Top of Text provided
And certainly, if I had a giant FPGA (say one with a billion gates) I
would know right away what kinds of interesting new things I could do
with it (like implement a new CPU architecture, or a big
content-addressible memory, or something like DJ Bernstein's factoring
circuits) but it's harder for me to see what to do with a GA1024. If
ideas for it are so easy to come up with, perhaps you could post a few.
Most applications I've thought of for a GA processor can either be done
in 10-20 nodes, or else can't be done competitively with other
approaches at all. But I'm not a hardware guy so I agree with you that
maybe my vision is limited in this area.

Elizabeth D. Rather

unread,
Feb 21, 2012, 12:15:36 AM2/21/12
to
Greg Bailey, who's the head of that team, did a really great job coding
MD5 on an 8051 for me some years ago. I think if anybody can make that
hum satisfactorily it would be Greg.

Paul Rubin

unread,
Feb 21, 2012, 5:28:29 AM2/21/12
to
"Elizabeth D. Rather" <era...@forth.com> writes:
> Greg Bailey, who's the head of that team, did a really great job
> coding MD5 on an 8051 for me some years ago. I think if anybody can
> make that hum satisfactorily it would be Greg.
Bottom of Text provided
Top of Recorded data
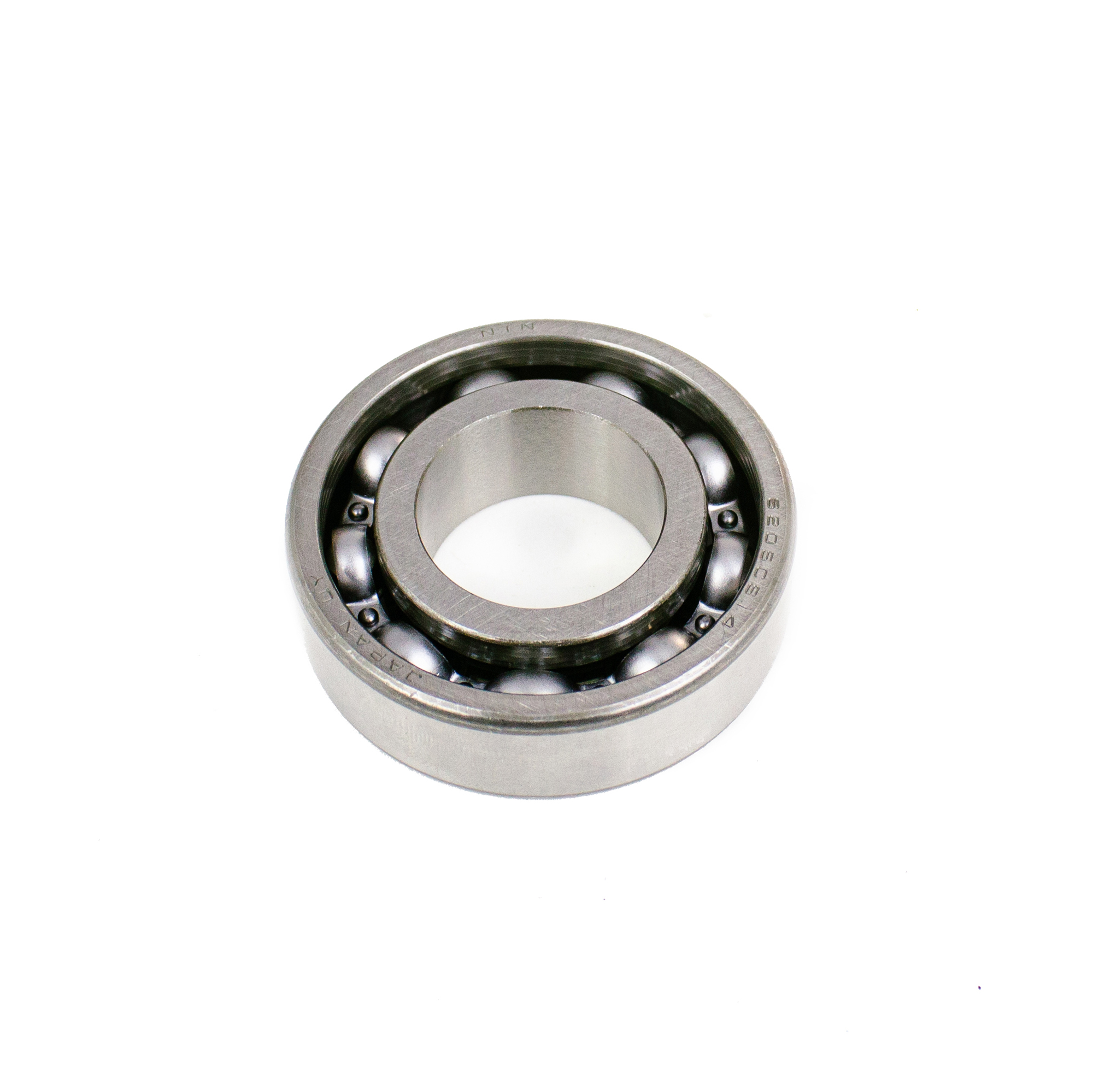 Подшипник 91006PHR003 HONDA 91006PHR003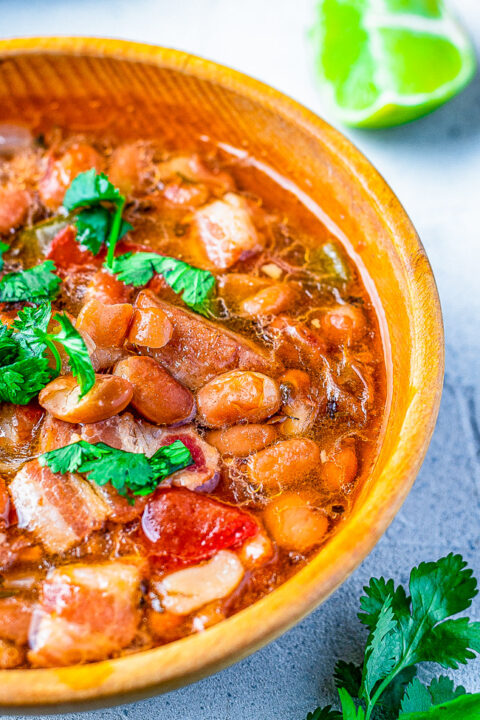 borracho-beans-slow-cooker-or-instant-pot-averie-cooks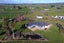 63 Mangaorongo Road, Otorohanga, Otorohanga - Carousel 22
Bottom of Recorded data
## [What you need to do]
#1 From the forum thread about the GA1024, list the things the writer says could be done with a giant FPGA.
#2 In the forum thread about the GA1024, what did Greg Bailey code on an 8051?
#3 Please carry on the forum thread about the GA1024 from its final line.

## [Outputs for the tasks]
#1
- Implement a new CPU architecture
- A big content-addressible memory
- Something like DJ Bernstein's factoring circuits

#2 MD5.

#3
Yeah, the problem is that the GA144 just isn't a good match for that
algorithm, which relies heavily on 32-bit arithmetic and table lookups
in a 64*32 table, neither of which maps well onto the GA. I think it
might be possible to code the RC4 stream cipher in 3 nodes sort of
reasonably, though I got bogged down on optimizations when I tried to
code it. I may try again sometime. Shift register ciphers like E0
(used in Bluetooth) might be easier to code, but they generally have
poor security records (RC4 also has known imperfections).

Andrew Haley

unread,
Feb 21, 2012, 6:20:03 AM2/21/12
to
Paul Rubin <no.e...@nospam.invalid> wrote:

> I think it might be possible to code the RC4 stream cipher in 3
> nodes sort of reasonably, though I got bogged down on optimizations
> when I tried to code it. I may try again sometime. Shift register
> ciphers like E0 (used in Bluetooth) might be easier to code, but
> they generally have poor security records ...

Generally, maybe, but some have fabulous security records. The
shrinking generator springs immediately to my mind: no-one in the
public domain has even got close to breaking it.

Andrew.

Paul Rubin

unread,
Feb 22, 2012, 5:31:16 AM2/22/12
to
Andrew Haley <andr...@littlepinkcloud.invalid> writes:
> Generally, maybe, but some have fabulous security records. The
> shrinking generator springs immediately to my mind: no-one in the
> public domain has even got close to breaking it.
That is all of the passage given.